Mark一下,使用这种方法前最好看下源码,没注意就出了个bug,我是解析一个文件,然后读line,按\t分隔,然后最后三位是空的""字符串,
split之后用 String[] 数组接之后就吞掉了后三位,就数组越界了,因为我的用法是line.split("\t") ,走的方法是第一个默认limit 是零。例如String str= "a,b,c,,,"; String[] strs = str.split(","); strs里面就只剩三个了,后面三个空都被程序吞掉了。数组长度不是预期的。
官方文档解释为:
limit为分割次数限制。limit >0 str分隔limit-1次,数组的长度将不大于n
limit<0 str尽可以能多的被分隔
limit = 0 就是默认的情况没有limit参数时,尾部的字符串就被舍弃了
解决办法:
String[] strs = str.split(",", -1); 走的是小于零的,尽可能多的被分隔。空字符串会被保留到数组中。
源码:
public String[] split(String regex) {
return split(regex, 0);
}
public String[] split(String regex, int limit) {
/* fastpath if the regex is a
(1)one-char String and this character is not one of the
RegEx's meta characters ".$|()[{^?*+\\", or
(2)two-char String and the first char is the backslash and
the second is not the ascii digit or ascii letter.
*/
char ch = 0;
if (((regex.value.length == 1 &&
".$|()[{^?*+\\".indexOf(ch = regex.charAt(0)) == -1) ||
(regex.length() == 2 &&
regex.charAt(0) == '\\' &&
(((ch = regex.charAt(1))-'0')|('9'-ch)) < 0 &&
((ch-'a')|('z'-ch)) < 0 &&
((ch-'A')|('Z'-ch)) < 0)) &&
(ch < Character.MIN_HIGH_SURROGATE ||
ch > Character.MAX_LOW_SURROGATE))
{
int off = 0;
int next = 0;
boolean limited = limit > 0;
ArrayList<String> list = new ArrayList<>();
while ((next = indexOf(ch, off)) != -1) {
if (!limited || list.size() < limit - 1) {
list.add(substring(off, next));
off = next + 1;
} else { // last one
//assert (list.size() == limit - 1);
list.add(substring(off, value.length));
off = value.length;
break;
}
}
// If no match was found, return this
if (off == 0)
return new String[]{this};
// Add remaining segment
if (!limited || list.size() < limit)
list.add(substring(off, value.length));
// Construct result
int resultSize = list.size();
if (limit == 0) {
while (resultSize > 0 && list.get(resultSize - 1).length() == 0) {
resultSize--;
}
}
String[] result = new String[resultSize];
return list.subList(0, resultSize).toArray(result);
}
return Pattern.compile(regex).split(this, limit);
}

• **任务要求 1**: 将下方记录中的每一行依次放入一个编号列表，并略去其中的空行。

• **数据集中的条目**:
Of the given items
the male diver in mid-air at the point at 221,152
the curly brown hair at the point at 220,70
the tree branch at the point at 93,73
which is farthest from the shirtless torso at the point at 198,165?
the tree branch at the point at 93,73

• **任务要求 2**: 用两句话概括摘录文本。

• **书面答复 1**:
1. Of the given items
2. the male diver in mid-air at the point at 221,152
3. the curly brown hair at the point at 220,70
4. the tree branch at the point at 93,73
5. which is farthest from the shirtless torso at the point at 198,165?
6. the tree branch at the point at 93,73

• **书面答复 2**: 摘录文本指出，以 line.split("\t") 这类无 limit 参数的方式调用 split 时，默认 limit 为零，尾部的空字符串会被舍弃，数组长度因此不符合预期，并可能导致数组越界。解决办法是改用 str.split(",", -1)，使字符串尽可能多地被分隔，空字符串也会保留在数组中。